Securing the Future: The McCrary Institute Cybersecurity Roadmap

The McCrary Institute's cybersecurity roadmap presents 40 recommendations for the new administration to to strengthen the nation's cyber defenses. 

With the election less than a month away, the policies that each candidate proposes are becoming more immediately important. Cybersecurity is an increasingly important subject that must be addressed, no matter who gets sworn in on Inauguration Day. POLITICO was the first to obtain the proposed action plan by the McCrary Institute at Auburn University. The plan was written by 40 experts in national security, cybersecurity, technology and policy over the course of nine months. The diverse backgrounds of the task force behind the cybersecurity report helped when weighing what recommendations to include and also helped make the roadmap more bipartisan. 

The plan has eight critical themes:

• Unifying the Regulatory Landscape: There needs to be an extensive review of cybersecurity laws to find any gaps or discrepancies. The new administration should also put a cross-agency task force in charge of harmonizing the regulations and make a set of cybersecurity standards that work for specific sectors.
  
  
• Synergy in Cyber Protection: There needs to be more authority in the Office of the National Cyber Director (ONCD), as well as in the Cybersecurity and Infrastructure Security Agency (CISA). Collaboration between all levels of government also must be improved.
  
  
• Deterrence and Cost Imposition in Cyberspace: The new government should create a comprehensive offensive strategy to disrupt adversaries, a designation process for state sponsors of cybercrime, and strengthen our ability to identify bad actors and hold them accountable. 

• Resilience in Cybersecurity: An exhaustive system to identify and prioritize critical assets is needed, along with sector-specific cybersecurity rules for IT and OT systems. a national-level exercise program to test and advance the nation’s cyber resilience.
   
• Cyber Statecraft: To improve the international cyberspace, the US should encourage an open, interoperable Internet worldwide, improve international cooperation on cybersecurity standards, and fortify the State Department’s cyber diplomacy efforts.

• Building Cyber Capacity: In order to close the national cyber skills gap, there needs to be a national K-12 cybersecurity curriculum. The incoming administration should also expand programs like CyberCorps and Scholarship for Service and develop flexible volunteer systems and employment arrangements to make use of private sector expertise. 

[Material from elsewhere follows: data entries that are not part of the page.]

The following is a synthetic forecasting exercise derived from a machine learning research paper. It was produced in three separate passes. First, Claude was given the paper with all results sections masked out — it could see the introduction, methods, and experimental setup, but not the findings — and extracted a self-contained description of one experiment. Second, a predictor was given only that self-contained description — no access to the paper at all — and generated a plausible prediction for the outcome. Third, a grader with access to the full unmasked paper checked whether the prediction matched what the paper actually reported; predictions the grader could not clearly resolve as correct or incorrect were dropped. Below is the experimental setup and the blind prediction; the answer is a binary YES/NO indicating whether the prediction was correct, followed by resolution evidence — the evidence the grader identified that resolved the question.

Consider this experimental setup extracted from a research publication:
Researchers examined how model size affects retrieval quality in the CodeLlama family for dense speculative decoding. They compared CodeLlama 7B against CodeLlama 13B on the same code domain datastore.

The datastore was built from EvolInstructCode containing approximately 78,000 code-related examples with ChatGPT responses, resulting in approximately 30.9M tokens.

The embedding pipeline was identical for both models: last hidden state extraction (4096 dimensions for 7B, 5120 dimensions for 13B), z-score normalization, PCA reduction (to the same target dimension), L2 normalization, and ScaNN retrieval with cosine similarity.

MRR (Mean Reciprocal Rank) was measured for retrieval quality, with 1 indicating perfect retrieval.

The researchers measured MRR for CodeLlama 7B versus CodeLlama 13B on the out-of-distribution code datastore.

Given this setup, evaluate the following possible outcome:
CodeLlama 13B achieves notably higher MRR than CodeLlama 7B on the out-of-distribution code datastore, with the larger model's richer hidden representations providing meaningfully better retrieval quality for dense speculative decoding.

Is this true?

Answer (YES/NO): NO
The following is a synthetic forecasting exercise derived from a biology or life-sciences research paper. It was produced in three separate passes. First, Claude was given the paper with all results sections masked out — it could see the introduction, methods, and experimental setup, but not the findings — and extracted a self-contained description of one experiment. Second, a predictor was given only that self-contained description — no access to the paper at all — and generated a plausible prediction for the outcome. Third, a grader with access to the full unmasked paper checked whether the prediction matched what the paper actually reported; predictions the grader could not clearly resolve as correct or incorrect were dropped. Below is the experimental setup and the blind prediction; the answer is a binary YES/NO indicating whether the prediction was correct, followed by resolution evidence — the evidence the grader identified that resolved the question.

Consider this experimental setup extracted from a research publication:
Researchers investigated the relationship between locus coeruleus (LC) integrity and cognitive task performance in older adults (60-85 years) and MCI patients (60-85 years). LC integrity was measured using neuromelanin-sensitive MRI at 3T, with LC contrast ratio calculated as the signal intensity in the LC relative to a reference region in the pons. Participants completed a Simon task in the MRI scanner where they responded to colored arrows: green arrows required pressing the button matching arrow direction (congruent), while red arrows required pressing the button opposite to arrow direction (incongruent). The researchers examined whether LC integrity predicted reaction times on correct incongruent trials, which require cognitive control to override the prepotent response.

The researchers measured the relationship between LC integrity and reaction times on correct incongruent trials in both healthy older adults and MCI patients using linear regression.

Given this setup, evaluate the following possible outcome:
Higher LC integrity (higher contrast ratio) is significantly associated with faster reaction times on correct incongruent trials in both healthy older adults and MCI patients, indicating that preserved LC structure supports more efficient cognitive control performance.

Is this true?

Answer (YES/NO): NO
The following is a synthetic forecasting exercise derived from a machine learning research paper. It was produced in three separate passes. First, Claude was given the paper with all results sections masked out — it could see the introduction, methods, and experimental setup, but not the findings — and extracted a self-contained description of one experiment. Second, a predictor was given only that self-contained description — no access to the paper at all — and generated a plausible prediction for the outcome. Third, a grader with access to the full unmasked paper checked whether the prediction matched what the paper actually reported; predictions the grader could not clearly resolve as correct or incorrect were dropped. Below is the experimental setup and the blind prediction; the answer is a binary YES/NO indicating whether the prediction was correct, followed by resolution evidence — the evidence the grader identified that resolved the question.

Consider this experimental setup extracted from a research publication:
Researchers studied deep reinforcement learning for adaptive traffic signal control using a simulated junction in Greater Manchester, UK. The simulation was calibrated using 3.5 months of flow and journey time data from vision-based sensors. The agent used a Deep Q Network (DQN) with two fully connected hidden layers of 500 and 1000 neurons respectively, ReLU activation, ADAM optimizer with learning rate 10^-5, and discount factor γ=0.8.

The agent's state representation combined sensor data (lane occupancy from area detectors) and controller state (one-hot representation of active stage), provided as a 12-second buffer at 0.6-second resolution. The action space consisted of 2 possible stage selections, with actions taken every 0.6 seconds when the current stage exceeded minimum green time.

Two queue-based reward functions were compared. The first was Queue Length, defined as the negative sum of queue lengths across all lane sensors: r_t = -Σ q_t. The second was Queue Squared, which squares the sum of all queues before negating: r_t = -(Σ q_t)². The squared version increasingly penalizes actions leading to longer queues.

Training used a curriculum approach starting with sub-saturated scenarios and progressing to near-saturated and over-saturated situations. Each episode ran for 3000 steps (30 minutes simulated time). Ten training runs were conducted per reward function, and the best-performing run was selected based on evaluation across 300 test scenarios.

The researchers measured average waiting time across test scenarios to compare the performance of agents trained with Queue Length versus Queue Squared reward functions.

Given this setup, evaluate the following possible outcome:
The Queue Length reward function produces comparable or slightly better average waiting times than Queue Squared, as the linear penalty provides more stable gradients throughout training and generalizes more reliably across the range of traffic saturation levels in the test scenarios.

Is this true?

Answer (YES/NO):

• Securing the Future: As new, transformative technology continues to be released, the government should make a unified national list of critical and emerging technologies, strengthen supply chain security for critical technologies, and make a transition plan for  quantum-safe cryptography. 

• Foundations of Cyber Resilience: Sector Risk Management Agencies should have a much larger budget, and the National Institute of Standards and Technology (NIST)  similarly requires more funding support as it develops cybersecurity standards. The report also recommends that the government robustly plans for the Continuity of the Economy. 

Each section comes with specific recommendations for the incoming administration, totaling 40 instructions for the new government. The top three recommendations for the first 100 days are to appoint a “high-level task force” for harmonizing cybersecurity regulations, to “initiate a comprehensive review of our national cybersecurity strategy”, and to “launch a national initiative to address the cybersecurity workforce shortage”.  

Given the broad scope of this cybersecurity report, it can be a useful set of guidelines for whichever nominee is elected. Some cybersecurity experts expect that there won’t be much change in how cyber agencies are valued, with Chris Inglis, the nation’s first and former national cyber director saying “I have no doubt that a Trump administration, like a Harris administration, would continue to give value to cyber as an element underpinning our business resilience, things that individual citizens do, and of course national security. I would be very surprised if an oncoming administration of any political persuasion didn’t immediately say, ‘I’m glad you’re here, let’s make use of you going forward.’”

Even so, cybersecurity has already had an uncertain year. The end of the Chevron Doctrine puts more pressure on agencies to make cyber regulations clear and consistent as their interpretations of the laws may not be prioritized. The US-Russia Prisoner Swap released some prominent Russian cybercriminals, even while the US is working to secure its elections from influence from Russia and Iran. 

Former Rep. John Katko (R-N.Y.), a previous ranking member of the House Homeland Security Committee with jurisdiction over CISA, says the nation’s cybersecurity situation is perilous: “We’re in a pre 9/11 posture with respect to cyber and unless and until we acknowledge the nature and quality of that threat and act upon it with the recommendations in this report, we’re gonna remain very vulnerable as a nation and an economy.” With this warning in mind, it is critical that the next president acts quickly on the recommendations in this report.